The temple’s architect is not known but its sheer grandeur has led art historian Percy Brown to call him a ‘weaver of dreams’.
The temple’s construction has been ascribed to King Bhima I (1022-1063) in the year 1026-27 CE. According to archaeologist H D Sankhalia, the date has been accepted for two reasons – the back wall of the shrine has an upside-down inscription stone which reads ‘Vikram Samvat 1083’ i.e. 1026-27 CE; and because its architectural style closely resembles that of the Adinatha Jain Temple at Dilwara, which is dated to 1031 CE.
The main shrine is almost equally divided into the garbagruha and the gudhamandapa. The garbhagruha is 11 sq ft on the inside and, unfortunately, the image of the deity has been lost. Around the garbagruha is the pradakshinamarga for circumambulation around the deity. It has the image of Surya carved in niches. Although the interior walls are severe for their lack of ornamentation, the doorway itself is carved with images of Surya surrounded by dancers and amorous couples. These, however, are badly mutilated. This structure was surmounted by a shikhara, which has collapsed over time.

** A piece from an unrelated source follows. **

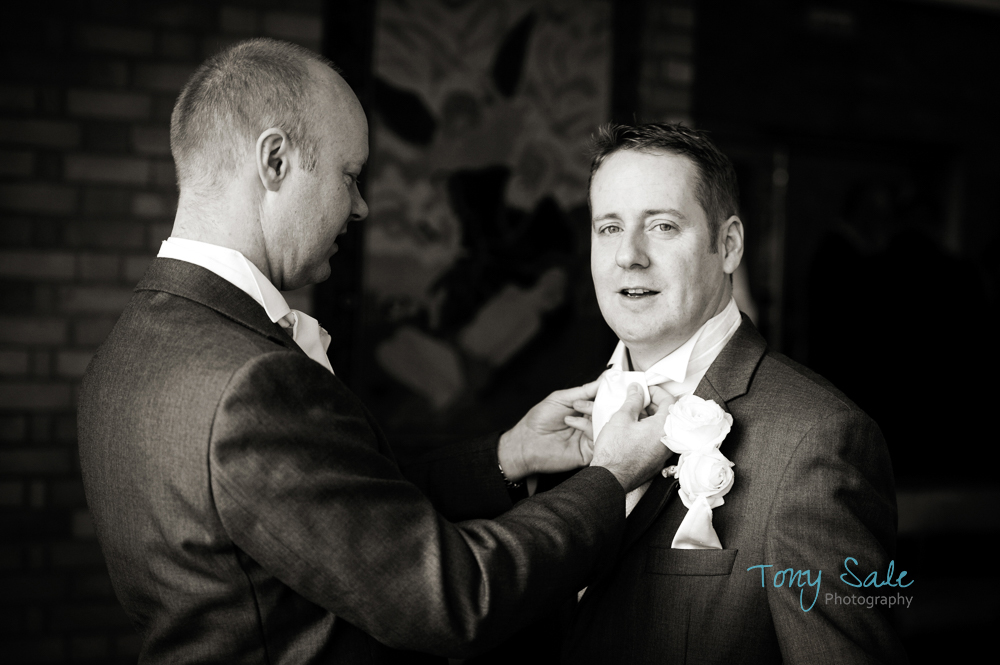 Best man helps the groom check his dress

In most of the sculptures, Surya is shown standing with two lotuses, one in each hand, and being driven by seven horses. Interestingly, Surya is shown wearing boots in most of his depictions, which according to historians and art historians is a Central Asian influence.
The sabhamandapa is the most opulent structure in the temple complex and is believed to have been the last structure to have been constructed. The external and internal walls are exquisitely carved with sculptures and decorative elements like toranas. Sankhalia writes that each of the corners of the sabhamandapa is cut into a series of recessed corners, which gives the building the appearance of a star.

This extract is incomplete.